SINGAPORE, 3 July 2015 – One more piece and we are done! A research team led by the Duke-NUS Graduate Medical School Singapore (Duke-NUS) has found the second-to-last piece of the puzzle needed to potentially cure or treat dengue. This is welcome news as the dengue virus infects about 400 million people worldwide annually, and there is currently no licensed vaccine available to treat it.
Associate Professor Shee-Mei Lok and Research Fellow Guntur Fibriansah, from the Duke-NUS Emerging Infectious Diseases (EID) Programme, led research that showed how an antibody neutralises dengue virus serotype 2 (DENV-2). Published online in Science on 3 July 2015, this discovery could help with the development of dengue therapeutics.
Dengue virus has four serotypes (DENV1-4) circulating in nature, which makes it difficult to treat. To have complete protection against the dengue infection, a vaccine has to simultaneously stimulate an equally strong antibody response against all four serotypes. This, so far, has been proven difficult, as vaccines provide differing levels of protection against the serotypes. Latest clinical trials show good protection against DENV-3 and DEN-4, but poor protection against DENV-1 and no protection, at all, against DENV-2.
In this current work, the EID-led team demonstrated, in detail, how a potent human derived antibody (2D22) can kill DENV-2. In past research, Assoc. Prof. Lok has shown that the DENV-2 is more complex than the rest of the dengue serotypes as the mosquito-derived virus has a highly dynamic structure which changes its form, or morphology, as it infects humans. This makes DENV-2 harder to kill. While previously identified antibodies could only kill DENV-2 of a certain morphology, the newly discovered antibody can kill DENV-2 of all morphologies.
“While the injection of other weaker types of antibodies into mice were previously shown to result in the development of more severe symptoms, the new human antibody found in this study not only kills DENV-2, it also prevents the development of severe disease stimulated by the weaker antibodies. This clearly illustrates the potential of using this antibody for dengue treatment,” said senior author Assoc. Prof. Lok, whose lab previously also identified antibodies that kill DENV1 and DENV3.

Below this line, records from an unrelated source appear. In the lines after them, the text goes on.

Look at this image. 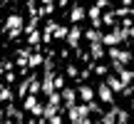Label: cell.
Listing matches in <instances>:
<instances>
[{
    "mask_svg": "<svg viewBox=\"0 0 134 124\" xmlns=\"http://www.w3.org/2000/svg\"><path fill=\"white\" fill-rule=\"evenodd\" d=\"M25 18L20 13H13V15H8V20H5V32H8V40H15V37H20V32H25Z\"/></svg>",
    "mask_w": 134,
    "mask_h": 124,
    "instance_id": "obj_1",
    "label": "cell"
},
{
    "mask_svg": "<svg viewBox=\"0 0 134 124\" xmlns=\"http://www.w3.org/2000/svg\"><path fill=\"white\" fill-rule=\"evenodd\" d=\"M67 119L72 124H92V114H90V107L87 104H75L67 109Z\"/></svg>",
    "mask_w": 134,
    "mask_h": 124,
    "instance_id": "obj_2",
    "label": "cell"
},
{
    "mask_svg": "<svg viewBox=\"0 0 134 124\" xmlns=\"http://www.w3.org/2000/svg\"><path fill=\"white\" fill-rule=\"evenodd\" d=\"M23 109L27 112L30 117H37V119L45 117V104L37 99V94H27V97H25V99H23Z\"/></svg>",
    "mask_w": 134,
    "mask_h": 124,
    "instance_id": "obj_3",
    "label": "cell"
},
{
    "mask_svg": "<svg viewBox=\"0 0 134 124\" xmlns=\"http://www.w3.org/2000/svg\"><path fill=\"white\" fill-rule=\"evenodd\" d=\"M107 57H109L112 62H122V65L134 62L132 50H127V47H107Z\"/></svg>",
    "mask_w": 134,
    "mask_h": 124,
    "instance_id": "obj_4",
    "label": "cell"
},
{
    "mask_svg": "<svg viewBox=\"0 0 134 124\" xmlns=\"http://www.w3.org/2000/svg\"><path fill=\"white\" fill-rule=\"evenodd\" d=\"M97 99L102 102V104H109V107H114V89H112L109 84H107L104 80L97 84Z\"/></svg>",
    "mask_w": 134,
    "mask_h": 124,
    "instance_id": "obj_5",
    "label": "cell"
},
{
    "mask_svg": "<svg viewBox=\"0 0 134 124\" xmlns=\"http://www.w3.org/2000/svg\"><path fill=\"white\" fill-rule=\"evenodd\" d=\"M77 94H80L82 104H90V102H94V97H97V89H94L92 84H87V82H82V84L77 87Z\"/></svg>",
    "mask_w": 134,
    "mask_h": 124,
    "instance_id": "obj_6",
    "label": "cell"
},
{
    "mask_svg": "<svg viewBox=\"0 0 134 124\" xmlns=\"http://www.w3.org/2000/svg\"><path fill=\"white\" fill-rule=\"evenodd\" d=\"M82 37H85V30H82L80 27V25H72V27H70V35H67V40H65V42H67V47H80V40Z\"/></svg>",
    "mask_w": 134,
    "mask_h": 124,
    "instance_id": "obj_7",
    "label": "cell"
},
{
    "mask_svg": "<svg viewBox=\"0 0 134 124\" xmlns=\"http://www.w3.org/2000/svg\"><path fill=\"white\" fill-rule=\"evenodd\" d=\"M62 102H65V109H70V107H75L77 104V99H80V94H77V89H72V87H65L62 92Z\"/></svg>",
    "mask_w": 134,
    "mask_h": 124,
    "instance_id": "obj_8",
    "label": "cell"
},
{
    "mask_svg": "<svg viewBox=\"0 0 134 124\" xmlns=\"http://www.w3.org/2000/svg\"><path fill=\"white\" fill-rule=\"evenodd\" d=\"M85 40L90 45H102V42H104V32L97 30V27H90V30H85Z\"/></svg>",
    "mask_w": 134,
    "mask_h": 124,
    "instance_id": "obj_9",
    "label": "cell"
},
{
    "mask_svg": "<svg viewBox=\"0 0 134 124\" xmlns=\"http://www.w3.org/2000/svg\"><path fill=\"white\" fill-rule=\"evenodd\" d=\"M104 82H107V84H109V87H112V89H114V94H122V92H124V89H127V84H124V82H122V80H119V75H114V72H112V75H109V77H107V80H104Z\"/></svg>",
    "mask_w": 134,
    "mask_h": 124,
    "instance_id": "obj_10",
    "label": "cell"
},
{
    "mask_svg": "<svg viewBox=\"0 0 134 124\" xmlns=\"http://www.w3.org/2000/svg\"><path fill=\"white\" fill-rule=\"evenodd\" d=\"M85 18H87V10L82 8V5H77V3H75V5L70 8V20H72V22L77 25V22H82Z\"/></svg>",
    "mask_w": 134,
    "mask_h": 124,
    "instance_id": "obj_11",
    "label": "cell"
},
{
    "mask_svg": "<svg viewBox=\"0 0 134 124\" xmlns=\"http://www.w3.org/2000/svg\"><path fill=\"white\" fill-rule=\"evenodd\" d=\"M45 60H47V55H42V52H37V50H35V52L30 55V62H27V67H30V70L45 67Z\"/></svg>",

Assoc. Prof. Lok’s overall strategy is to develop a safe therapeutic by combining four antibodies that inhibit infection of each of the dengue virus serotypes. Her team is now working on identifying an antibody effective against DENV-4 to complete the full set of antibodies and to use it to make an effective cocktail against all serotypes.
This research was a collaboration between researchers from Duke-NUS, Vanderbilt University, the University of North Carolina and the University of California, Berkeley and was supported by the Singapore Ministry of Education Academic Research Fund Tier 3 (MOE2012-T3-1-008).